## [Given text]
Luxorius was an ancient Roman poet and writer of epigrams who lived in Carthage, Africa during the last years of the Vandal rule in the 6th century, under the reign of the Vandal Kings Thrasamund, Hilderic, and Gelimer (AD 496–534). He greatly admired the notable Roman author Martial, whom he used as a model when composing his works. Luxorius's writings served as a bridge between the end of the classical period and the beginning of medieval Latin.

Life

Little is known about the life of Luxorius. As with many poets and thinkers of his day, the only information available has been deduced from the analysis of primary texts, namely his epigrams in the Latin Anthology. While his birth and death dates are unknown, it is clear that Luxorius was alive and writing during the last years of the Vandal rule of Carthage, North Africa.

## [Data]
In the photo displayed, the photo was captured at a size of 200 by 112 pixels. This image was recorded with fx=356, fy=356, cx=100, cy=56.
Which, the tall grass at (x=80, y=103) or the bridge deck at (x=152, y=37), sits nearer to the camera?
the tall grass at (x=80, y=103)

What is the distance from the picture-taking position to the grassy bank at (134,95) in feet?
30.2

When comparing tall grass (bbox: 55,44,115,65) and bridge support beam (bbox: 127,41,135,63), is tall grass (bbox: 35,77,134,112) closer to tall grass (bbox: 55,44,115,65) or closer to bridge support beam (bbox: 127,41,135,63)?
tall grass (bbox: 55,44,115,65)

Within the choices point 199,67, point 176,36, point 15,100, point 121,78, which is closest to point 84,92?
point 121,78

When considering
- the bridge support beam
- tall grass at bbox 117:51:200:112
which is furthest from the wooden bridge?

## [What is asked]
(1) From the passage on Luxorius above, set down verbatim the part that opens with the words containing "Luxorius was an" and closes with "Carthage, North Africa.".
(2) Answer these questions using the passage on Luxorius:
(a) Which Roman author did Luxorius use as a model for his works?
(b) In which collection are the epigrams of Luxorius found?
(c) In which city did Luxorius live?
(3) List every Vandal king named in the passage on Luxorius.

## [Task-by-task solutions]
(1)
Luxorius was an ancient Roman poet and writer of epigrams who lived in Carthage, Africa during the last years of the Vandal rule in the 6th century, under the reign of the Vandal Kings Thrasamund, Hilderic, and Gelimer (AD 496–534). He greatly admired the notable Roman author Martial, whom he used as a model when composing his works. Luxorius's writings served as a bridge between the end of the classical period and the beginning of medieval Latin.

Life

Little is known about the life of Luxorius. As with many poets and thinkers of his day, the only information available has been deduced from the analysis of primary texts, namely his epigrams in the Latin Anthology. While his birth and death dates are unknown, it is clear that Luxorius was alive and writing during the last years of the Vandal rule of Carthage, North Africa.

(2)
(a) Martial
(b) The Latin Anthology
(c) Carthage

(3)
Thrasamund
Hilderic
Gelimer